Lionsgate has reported earnings of $49.2 million, or 35 cents a share, for its fourth quarter ended March 31, and an 8% decline in revenues.
The figures, reported after the market closed, came in below consensus estimates of 40 cents a share. Shares of Lionsgate slid 6.6%, falling $1.97 to $27.56, in after-hours trading.
The quarterly profits declined 70% from earnings of $163 million in the year-ago period, which saw an $86.7 million income tax benefit.
Quarterly revenues for the studio were $721.9 million, down 8% from the year-ago quarter’s $785.7 million in 2013.
Lionsgate’s major release during the recent quarter was “Divergent,” which opened March 21. But the majority of the $266 million worldwide gross for the franchise starter came after the quarter ended on March 31.
Lionsgate’s other releases during the quarter — “I, Frankenstein” and “The Legend of Hercules” — generated modest returns.
For the fiscal year, Lionsgate reported earnings of $152 million, or $1.11 per share, down 34% from $232.1 million, or $1.73 a share, in the prior year.
Fiscal year revenue declined 3% to $2.63 billion from $2.71 billion. Lionsgate said the decline was due to a domestic theatrical slate of 13 wide releases compared to 19 in the prior year, partially offset by revenue gains in TV production and international businesses.
Lionsgate said it set all-time highs in adjusted EBITDA and adjusted net income in the fiscal year, citing “The Hunger Games: Catching Fire” and “Now You See Me” as well as strong results from its library and lower theatrical marketing costs. The company also cited improved income from Epix, its partnership with Viacom and MGM, and improved performance at TVGN, its 50/50 partnership with CBS.
It also cited decreased interest expense and a lower effective tax rate compared to the prior year.

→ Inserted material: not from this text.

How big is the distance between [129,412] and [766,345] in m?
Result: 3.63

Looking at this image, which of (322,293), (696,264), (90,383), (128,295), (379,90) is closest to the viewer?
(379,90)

“Our strong operating momentum, the diversity of our portfolio of businesses and the continued enhancement of our capital structure all contributed to another year of outstanding financial results,” said Lionsgate CEO Jon Feltheimer. “The trajectory of our business, the depth of our content pipelines and the ongoing generation of predictable income from our film franchises, television properties and filmed entertainment library continue to give us excellent long-term visibility.”